La croissance est aujourd'hui très faible en France ; le taux qu'elle atteint chez la plupart de nos partenaires européens est plus élevé car ils ont eu le courage de mener des réformes structurelles, difficiles, mais qui leur ont permis de tenir, notamment en Italie et en Allemagne. Qu'avons-nous fait, de notre côté ?

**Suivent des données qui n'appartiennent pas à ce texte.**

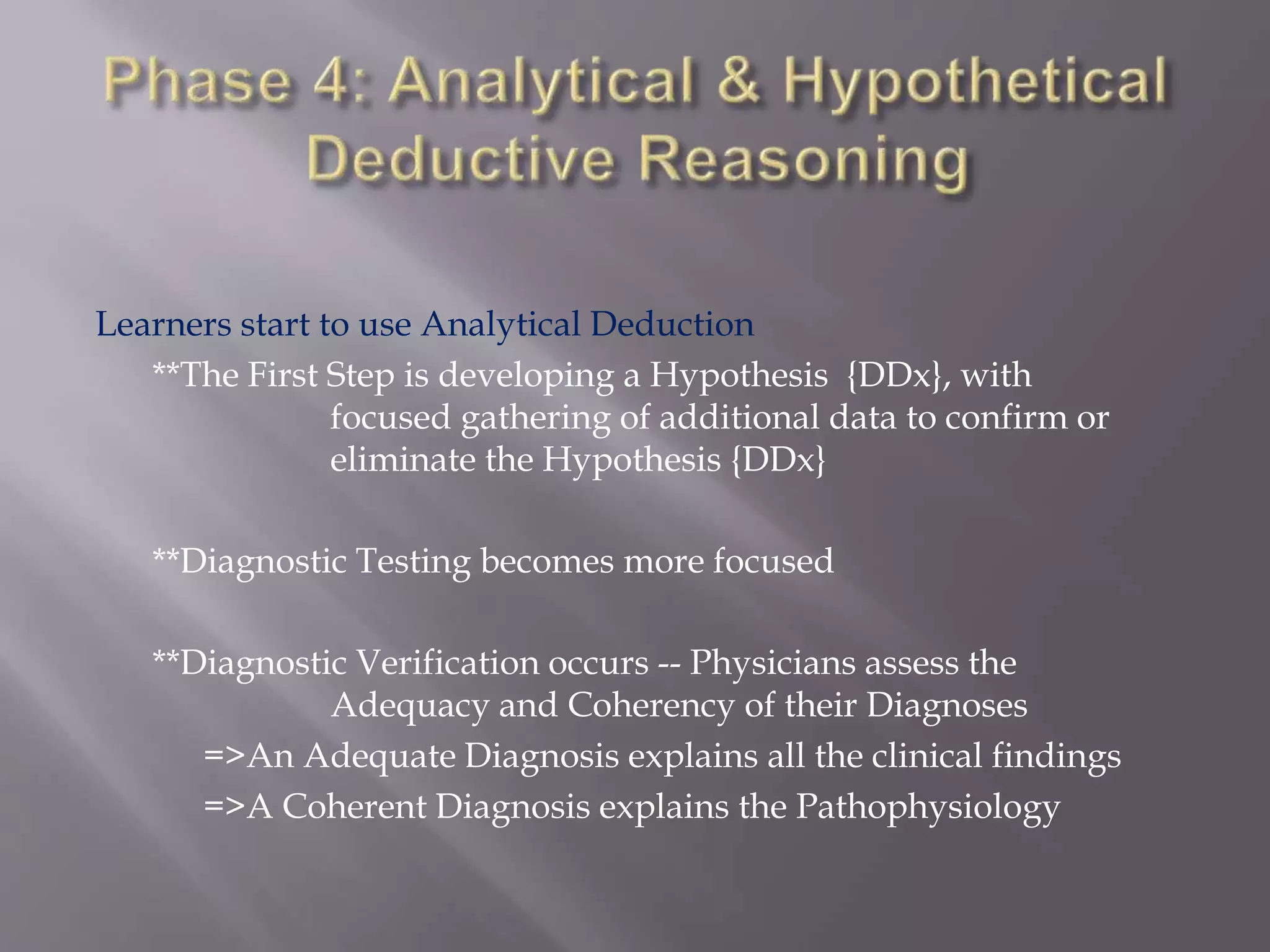 Phase 4: Analytical & Hypothetical Deductive Reasoning

Learners start to use Analytical Deduction

**The First Step is developing a Hypothesis {DDx}, with focused gathering of additional data to confirm or eliminate the Hypothesis {DDx}

**Diagnostic Testing becomes more focused

**Diagnostic Verification occurs -- Physicians assess the Adequacy and Coherency of their Diagnoses

=>An Adequate Diagnosis explains all the clinical findings

=>A Coherent Diagnosis explains the Pathophysiology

Vous avez ouvert les vannes des dépenses publiques et fait en sorte de servir toutes les personnes censées voter pour votre camp. Vous avez fait peser sur les ménages un choc fiscal insoutenable, notamment pour les classes moyennes, mis en place une complexité des procédures qui rend difficile le développement économique, et tué l'entreprenariat.
La dette publique, ce sont aussi, à six mois de l'élection présidentielle, l'ensemble des cadeaux offerts par le Président de la République, lorsqu'il se lève le matin, à des catégories qui, demain, pourraient voter pour lui, tant il est en train de se noyer, ou au bord de la noyade.
La formation est un autre problème. Vous avez mis en place le plan pour l'emploi et la formation, financé par de la dette, à hauteur de 1,3 milliard d'euros, à charge pour Pôle emploi de développer, dans les régions, des formations professionnelles. Votre objectif était l'inversion de la courbe du chômage : vous ne l'avez même pas atteint. Qu'en est-il du plan pour l'emploi et la formation ? Où en sommes-nous ? Des personnes ont cru aller dans des formations au terme desquelles elles trouveraient un emploi, alors que ce ne sera pas le cas. C'était une imposture.